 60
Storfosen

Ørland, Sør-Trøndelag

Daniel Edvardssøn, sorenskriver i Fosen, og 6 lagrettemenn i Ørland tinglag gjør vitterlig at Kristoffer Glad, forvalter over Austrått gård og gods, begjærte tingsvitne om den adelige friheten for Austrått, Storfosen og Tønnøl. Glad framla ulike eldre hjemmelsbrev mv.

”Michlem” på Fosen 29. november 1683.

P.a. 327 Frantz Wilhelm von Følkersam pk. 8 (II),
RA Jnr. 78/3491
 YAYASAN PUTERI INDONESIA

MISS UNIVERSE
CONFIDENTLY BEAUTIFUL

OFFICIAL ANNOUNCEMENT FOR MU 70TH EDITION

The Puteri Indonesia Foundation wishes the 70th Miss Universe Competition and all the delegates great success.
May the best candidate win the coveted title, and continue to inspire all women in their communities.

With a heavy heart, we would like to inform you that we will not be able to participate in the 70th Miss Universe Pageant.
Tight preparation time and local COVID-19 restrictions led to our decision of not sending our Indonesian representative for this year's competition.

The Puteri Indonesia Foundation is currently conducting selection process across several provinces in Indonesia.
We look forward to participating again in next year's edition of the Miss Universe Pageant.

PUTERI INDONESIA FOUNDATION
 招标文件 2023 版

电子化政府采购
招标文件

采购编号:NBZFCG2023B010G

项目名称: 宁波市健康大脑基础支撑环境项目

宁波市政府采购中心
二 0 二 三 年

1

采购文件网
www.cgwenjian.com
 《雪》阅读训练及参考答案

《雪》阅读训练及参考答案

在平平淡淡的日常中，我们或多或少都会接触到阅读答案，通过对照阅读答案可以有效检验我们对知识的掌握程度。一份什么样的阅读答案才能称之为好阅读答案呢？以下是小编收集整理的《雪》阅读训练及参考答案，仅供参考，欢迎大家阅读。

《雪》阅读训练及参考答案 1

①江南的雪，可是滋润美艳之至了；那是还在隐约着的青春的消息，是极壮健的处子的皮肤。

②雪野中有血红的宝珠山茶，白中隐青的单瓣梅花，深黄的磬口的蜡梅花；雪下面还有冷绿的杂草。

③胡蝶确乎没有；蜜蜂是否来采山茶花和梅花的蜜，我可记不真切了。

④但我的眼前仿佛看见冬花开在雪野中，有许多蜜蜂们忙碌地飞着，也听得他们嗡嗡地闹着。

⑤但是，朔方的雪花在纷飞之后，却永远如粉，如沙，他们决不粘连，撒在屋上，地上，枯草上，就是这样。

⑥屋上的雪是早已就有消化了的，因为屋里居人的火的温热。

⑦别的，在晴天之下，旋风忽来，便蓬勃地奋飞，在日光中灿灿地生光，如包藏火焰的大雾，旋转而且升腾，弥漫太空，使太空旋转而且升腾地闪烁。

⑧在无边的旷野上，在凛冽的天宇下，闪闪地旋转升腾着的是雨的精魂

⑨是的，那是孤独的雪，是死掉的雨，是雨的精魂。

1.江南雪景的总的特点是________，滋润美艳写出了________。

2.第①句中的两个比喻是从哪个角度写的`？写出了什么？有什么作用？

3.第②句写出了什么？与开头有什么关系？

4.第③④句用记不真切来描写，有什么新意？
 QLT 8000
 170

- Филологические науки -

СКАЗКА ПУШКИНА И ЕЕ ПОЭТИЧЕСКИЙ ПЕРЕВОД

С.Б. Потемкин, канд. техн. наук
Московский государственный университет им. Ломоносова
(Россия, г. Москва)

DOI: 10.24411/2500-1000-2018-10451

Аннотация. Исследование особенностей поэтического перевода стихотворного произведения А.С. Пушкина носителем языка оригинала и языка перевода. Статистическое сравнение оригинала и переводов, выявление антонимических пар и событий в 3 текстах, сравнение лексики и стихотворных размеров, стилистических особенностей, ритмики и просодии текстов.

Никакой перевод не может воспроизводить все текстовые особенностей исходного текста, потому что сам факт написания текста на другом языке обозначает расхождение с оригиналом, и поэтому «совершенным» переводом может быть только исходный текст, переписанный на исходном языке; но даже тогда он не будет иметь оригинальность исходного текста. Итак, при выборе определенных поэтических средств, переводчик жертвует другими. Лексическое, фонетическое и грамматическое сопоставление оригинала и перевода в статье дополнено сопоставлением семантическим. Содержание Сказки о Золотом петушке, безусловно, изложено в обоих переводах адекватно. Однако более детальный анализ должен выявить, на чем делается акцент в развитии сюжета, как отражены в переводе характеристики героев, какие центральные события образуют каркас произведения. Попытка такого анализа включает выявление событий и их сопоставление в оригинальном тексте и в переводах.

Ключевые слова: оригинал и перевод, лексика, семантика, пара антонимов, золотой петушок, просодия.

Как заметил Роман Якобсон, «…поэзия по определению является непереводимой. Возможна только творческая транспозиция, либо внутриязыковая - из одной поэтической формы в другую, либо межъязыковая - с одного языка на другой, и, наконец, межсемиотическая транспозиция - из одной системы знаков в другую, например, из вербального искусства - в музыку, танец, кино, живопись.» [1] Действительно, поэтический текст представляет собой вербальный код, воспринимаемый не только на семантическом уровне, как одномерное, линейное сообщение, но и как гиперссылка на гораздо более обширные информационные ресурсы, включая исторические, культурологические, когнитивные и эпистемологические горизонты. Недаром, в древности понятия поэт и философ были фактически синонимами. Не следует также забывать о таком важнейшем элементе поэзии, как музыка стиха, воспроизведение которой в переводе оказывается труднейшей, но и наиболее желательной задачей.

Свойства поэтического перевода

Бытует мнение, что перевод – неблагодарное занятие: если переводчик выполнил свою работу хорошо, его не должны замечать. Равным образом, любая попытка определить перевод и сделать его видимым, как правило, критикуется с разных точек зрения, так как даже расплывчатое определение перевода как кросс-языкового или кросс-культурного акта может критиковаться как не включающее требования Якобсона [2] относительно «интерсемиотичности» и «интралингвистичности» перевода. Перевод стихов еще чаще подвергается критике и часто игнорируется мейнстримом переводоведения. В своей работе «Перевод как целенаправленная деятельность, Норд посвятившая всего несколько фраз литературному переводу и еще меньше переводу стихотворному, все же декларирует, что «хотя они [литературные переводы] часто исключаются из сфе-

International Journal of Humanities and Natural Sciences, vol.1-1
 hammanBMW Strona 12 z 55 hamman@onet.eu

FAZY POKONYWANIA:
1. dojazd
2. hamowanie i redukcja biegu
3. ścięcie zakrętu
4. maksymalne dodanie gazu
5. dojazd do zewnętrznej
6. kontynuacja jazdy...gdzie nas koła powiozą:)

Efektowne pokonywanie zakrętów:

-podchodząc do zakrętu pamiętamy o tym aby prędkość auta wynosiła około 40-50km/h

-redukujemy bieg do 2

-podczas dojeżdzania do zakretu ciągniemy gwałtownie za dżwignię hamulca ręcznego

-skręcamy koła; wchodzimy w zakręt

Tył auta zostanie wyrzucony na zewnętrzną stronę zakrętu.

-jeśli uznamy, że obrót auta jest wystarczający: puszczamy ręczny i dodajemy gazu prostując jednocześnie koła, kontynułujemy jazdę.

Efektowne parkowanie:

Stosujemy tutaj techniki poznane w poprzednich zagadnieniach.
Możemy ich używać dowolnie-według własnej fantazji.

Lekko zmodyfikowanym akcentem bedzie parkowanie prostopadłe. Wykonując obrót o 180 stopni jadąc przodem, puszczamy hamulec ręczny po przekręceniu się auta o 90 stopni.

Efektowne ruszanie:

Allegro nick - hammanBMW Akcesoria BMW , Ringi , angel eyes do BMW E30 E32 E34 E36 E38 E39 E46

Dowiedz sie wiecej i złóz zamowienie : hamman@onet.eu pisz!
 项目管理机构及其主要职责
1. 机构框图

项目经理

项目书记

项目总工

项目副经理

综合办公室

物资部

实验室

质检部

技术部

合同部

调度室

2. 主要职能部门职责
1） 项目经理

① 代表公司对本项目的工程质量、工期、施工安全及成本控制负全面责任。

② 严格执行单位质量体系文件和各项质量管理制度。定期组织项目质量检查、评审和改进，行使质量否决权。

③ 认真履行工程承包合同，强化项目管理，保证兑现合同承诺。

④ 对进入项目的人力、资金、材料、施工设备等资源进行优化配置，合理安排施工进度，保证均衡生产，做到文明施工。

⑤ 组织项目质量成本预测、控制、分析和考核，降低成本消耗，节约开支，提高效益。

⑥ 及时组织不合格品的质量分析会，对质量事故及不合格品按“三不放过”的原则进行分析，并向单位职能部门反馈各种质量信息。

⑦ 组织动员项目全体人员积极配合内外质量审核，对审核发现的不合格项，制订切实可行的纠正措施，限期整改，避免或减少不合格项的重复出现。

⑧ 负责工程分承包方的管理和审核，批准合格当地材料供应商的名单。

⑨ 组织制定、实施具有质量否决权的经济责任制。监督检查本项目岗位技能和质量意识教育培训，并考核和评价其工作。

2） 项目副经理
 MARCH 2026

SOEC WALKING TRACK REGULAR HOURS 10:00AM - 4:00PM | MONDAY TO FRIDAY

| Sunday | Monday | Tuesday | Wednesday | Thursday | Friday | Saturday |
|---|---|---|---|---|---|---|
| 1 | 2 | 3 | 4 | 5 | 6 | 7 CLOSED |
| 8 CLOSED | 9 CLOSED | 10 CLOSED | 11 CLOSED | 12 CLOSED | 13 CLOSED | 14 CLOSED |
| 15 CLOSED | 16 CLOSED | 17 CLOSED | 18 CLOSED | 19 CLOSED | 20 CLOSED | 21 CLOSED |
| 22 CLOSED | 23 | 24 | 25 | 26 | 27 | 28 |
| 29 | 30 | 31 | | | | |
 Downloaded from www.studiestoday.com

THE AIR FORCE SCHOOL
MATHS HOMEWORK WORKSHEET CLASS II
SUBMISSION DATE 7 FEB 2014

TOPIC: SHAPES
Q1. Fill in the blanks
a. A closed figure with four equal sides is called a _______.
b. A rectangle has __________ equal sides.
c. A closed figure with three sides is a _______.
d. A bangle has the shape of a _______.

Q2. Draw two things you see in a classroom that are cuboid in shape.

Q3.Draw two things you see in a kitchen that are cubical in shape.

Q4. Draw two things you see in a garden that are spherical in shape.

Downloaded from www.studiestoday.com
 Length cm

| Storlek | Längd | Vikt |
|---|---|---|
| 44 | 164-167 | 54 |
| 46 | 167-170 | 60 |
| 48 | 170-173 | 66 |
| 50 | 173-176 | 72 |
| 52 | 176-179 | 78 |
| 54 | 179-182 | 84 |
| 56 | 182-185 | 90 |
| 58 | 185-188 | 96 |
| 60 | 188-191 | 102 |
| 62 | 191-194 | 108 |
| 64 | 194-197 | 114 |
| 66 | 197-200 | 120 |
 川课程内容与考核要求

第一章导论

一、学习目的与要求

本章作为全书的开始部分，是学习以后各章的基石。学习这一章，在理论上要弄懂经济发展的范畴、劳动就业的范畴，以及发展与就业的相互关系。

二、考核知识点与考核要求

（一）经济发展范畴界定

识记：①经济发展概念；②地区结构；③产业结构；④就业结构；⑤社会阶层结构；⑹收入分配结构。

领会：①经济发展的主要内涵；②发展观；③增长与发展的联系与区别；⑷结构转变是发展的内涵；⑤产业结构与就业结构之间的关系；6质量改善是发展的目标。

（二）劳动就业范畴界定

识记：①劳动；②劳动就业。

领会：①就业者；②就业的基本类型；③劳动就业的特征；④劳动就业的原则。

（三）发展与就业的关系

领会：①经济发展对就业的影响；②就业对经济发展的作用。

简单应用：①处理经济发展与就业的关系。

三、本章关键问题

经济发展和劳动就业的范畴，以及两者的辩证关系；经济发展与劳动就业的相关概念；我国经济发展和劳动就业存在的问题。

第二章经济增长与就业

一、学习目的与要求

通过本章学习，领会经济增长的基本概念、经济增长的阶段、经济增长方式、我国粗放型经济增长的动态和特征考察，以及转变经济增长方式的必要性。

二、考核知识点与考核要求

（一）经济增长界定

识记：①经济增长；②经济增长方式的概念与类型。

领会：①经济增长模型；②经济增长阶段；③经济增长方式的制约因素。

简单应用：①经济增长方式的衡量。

= WHAT YOU SHOULD DO =
The lines to copy run from the start of the records above through the line holding "- Филологические науки"; give them exactly, both ends included, and nothing else.

= COMPLETED EXERCISE =
 60
Storfosen

Ørland, Sør-Trøndelag

Daniel Edvardssøn, sorenskriver i Fosen, og 6 lagrettemenn i Ørland tinglag gjør vitterlig at Kristoffer Glad, forvalter over Austrått gård og gods, begjærte tingsvitne om den adelige friheten for Austrått, Storfosen og Tønnøl. Glad framla ulike eldre hjemmelsbrev mv.

”Michlem” på Fosen 29. november 1683.

P.a. 327 Frantz Wilhelm von Følkersam pk. 8 (II),
RA Jnr. 78/3491
 YAYASAN PUTERI INDONESIA

MISS UNIVERSE
CONFIDENTLY BEAUTIFUL

OFFICIAL ANNOUNCEMENT FOR MU 70TH EDITION

The Puteri Indonesia Foundation wishes the 70th Miss Universe Competition and all the delegates great success.
May the best candidate win the coveted title, and continue to inspire all women in their communities.

With a heavy heart, we would like to inform you that we will not be able to participate in the 70th Miss Universe Pageant.
Tight preparation time and local COVID-19 restrictions led to our decision of not sending our Indonesian representative for this year's competition.

The Puteri Indonesia Foundation is currently conducting selection process across several provinces in Indonesia.
We look forward to participating again in next year's edition of the Miss Universe Pageant.

PUTERI INDONESIA FOUNDATION
 招标文件 2023 版

电子化政府采购
招标文件

采购编号:NBZFCG2023B010G

项目名称: 宁波市健康大脑基础支撑环境项目

宁波市政府采购中心
二 0 二 三 年

1

采购文件网
www.cgwenjian.com
 《雪》阅读训练及参考答案

《雪》阅读训练及参考答案

在平平淡淡的日常中，我们或多或少都会接触到阅读答案，通过对照阅读答案可以有效检验我们对知识的掌握程度。一份什么样的阅读答案才能称之为好阅读答案呢？以下是小编收集整理的《雪》阅读训练及参考答案，仅供参考，欢迎大家阅读。

《雪》阅读训练及参考答案 1

①江南的雪，可是滋润美艳之至了；那是还在隐约着的青春的消息，是极壮健的处子的皮肤。

②雪野中有血红的宝珠山茶，白中隐青的单瓣梅花，深黄的磬口的蜡梅花；雪下面还有冷绿的杂草。

③胡蝶确乎没有；蜜蜂是否来采山茶花和梅花的蜜，我可记不真切了。

④但我的眼前仿佛看见冬花开在雪野中，有许多蜜蜂们忙碌地飞着，也听得他们嗡嗡地闹着。

⑤但是，朔方的雪花在纷飞之后，却永远如粉，如沙，他们决不粘连，撒在屋上，地上，枯草上，就是这样。

⑥屋上的雪是早已就有消化了的，因为屋里居人的火的温热。

⑦别的，在晴天之下，旋风忽来，便蓬勃地奋飞，在日光中灿灿地生光，如包藏火焰的大雾，旋转而且升腾，弥漫太空，使太空旋转而且升腾地闪烁。

⑧在无边的旷野上，在凛冽的天宇下，闪闪地旋转升腾着的是雨的精魂

⑨是的，那是孤独的雪，是死掉的雨，是雨的精魂。

1.江南雪景的总的特点是________，滋润美艳写出了________。

2.第①句中的两个比喻是从哪个角度写的`？写出了什么？有什么作用？

3.第②句写出了什么？与开头有什么关系？

4.第③④句用记不真切来描写，有什么新意？
 QLT 8000
 170

- Филологические науки -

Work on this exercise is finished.